Впрочем, справедливости ради нужно заметить, что цесаревич не так уж сильно ошибался, предполагая потуги своего новоявленного друга. Де Вержи не был бы французом, если бы не попытался добиться благосклонности веселой и весьма влиятельной вдовы. И только потерпев неудачу в варианте, который считал беспроигрышным, обратил свои усилия на Николая. Признаться, без особого энтузиазма, но неожиданно удачно.
– Ты не прав, Гастон. Тетушка, может, и не благоволит иноземцам, но всегда готова учиться у европейцев. Впрочем, как и у выходцев с Востока. Она вообще говорит, что не имеет значения, где черпать знания, потому что они бесценны. И потом посмотри, как она одевается. Многое в ее туалете взято от европейцев.
– Возможно, цесаревич. Но, признаться, у меня сложилось такое впечатление, что если она захочет, то может совершить что угодно. Сжечь Немецкую слободу, захватить трон. И клянусь, у нее для этого есть все. Популярность в народе, преданность стрельцов, круглый год находящихся на службе и подчиняющихся ее свекру…
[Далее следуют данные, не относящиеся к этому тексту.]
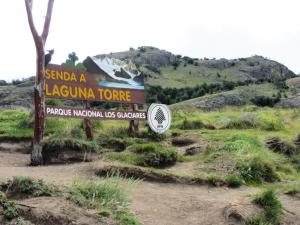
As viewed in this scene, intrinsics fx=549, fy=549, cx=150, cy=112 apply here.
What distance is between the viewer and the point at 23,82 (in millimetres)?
49062

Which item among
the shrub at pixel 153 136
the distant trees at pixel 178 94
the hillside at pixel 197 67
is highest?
the hillside at pixel 197 67

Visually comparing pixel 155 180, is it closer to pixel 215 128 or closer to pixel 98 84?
pixel 98 84

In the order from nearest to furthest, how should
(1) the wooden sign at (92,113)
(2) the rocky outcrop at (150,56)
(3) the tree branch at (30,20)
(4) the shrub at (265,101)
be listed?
(3) the tree branch at (30,20)
(1) the wooden sign at (92,113)
(4) the shrub at (265,101)
(2) the rocky outcrop at (150,56)

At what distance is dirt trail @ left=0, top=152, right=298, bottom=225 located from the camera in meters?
9.42

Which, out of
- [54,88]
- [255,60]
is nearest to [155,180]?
[54,88]

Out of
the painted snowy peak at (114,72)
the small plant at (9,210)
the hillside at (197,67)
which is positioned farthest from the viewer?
the hillside at (197,67)

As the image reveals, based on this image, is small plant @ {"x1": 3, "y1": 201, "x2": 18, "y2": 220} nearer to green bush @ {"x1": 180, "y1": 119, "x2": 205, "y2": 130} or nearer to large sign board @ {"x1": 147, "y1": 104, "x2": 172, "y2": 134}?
large sign board @ {"x1": 147, "y1": 104, "x2": 172, "y2": 134}

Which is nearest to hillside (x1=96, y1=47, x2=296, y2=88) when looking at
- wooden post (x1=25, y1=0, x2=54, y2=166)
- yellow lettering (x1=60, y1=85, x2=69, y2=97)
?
yellow lettering (x1=60, y1=85, x2=69, y2=97)

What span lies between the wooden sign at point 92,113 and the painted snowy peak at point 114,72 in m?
0.90

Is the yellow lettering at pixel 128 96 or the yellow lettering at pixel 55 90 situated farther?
the yellow lettering at pixel 128 96

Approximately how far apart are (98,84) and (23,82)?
3409 centimetres

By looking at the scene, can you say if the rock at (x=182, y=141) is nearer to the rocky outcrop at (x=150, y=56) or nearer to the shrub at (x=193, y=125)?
the shrub at (x=193, y=125)

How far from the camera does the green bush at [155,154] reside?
13656 millimetres

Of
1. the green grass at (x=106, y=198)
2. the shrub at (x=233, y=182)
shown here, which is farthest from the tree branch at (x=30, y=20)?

– Гастон, – резко оборвал друга Николай, – тетка Ирина была близкой подругой моей матушки. И когда та умерла, давая жизнь мне, заменила ее. Заменила полностью. Она вскормила меня своей грудью, потеряв в то же время своего первенца. Именно она была моей кормилицей, пусть я того самолично и не помню. И еще. Об этом никто не говорит. Батюшка и тетушка запрещают о том поминать. А теперь и я запрещу говорить тебе. Четыре года назад я заболел черной оспой. Да-да, не смотри на меня так. Все знали, что я болен, но чем именно, никому не говорилось, чтобы не было паники. О том знали только четверо. Тетушка сама, добровольно, отправилась со мной в карантин. Потому что мне было страшно, и я просил ее не оставлять меня. И это-то я помню отлично. Помню, как мне было плохо, как я изнывал от болезни и страха. Помню, как она, презирая болезнь, прижимала меня к своей груди и успокаивала. И если на моем теле осталось лишь несколько небольших отметин, то это только ее молитвами.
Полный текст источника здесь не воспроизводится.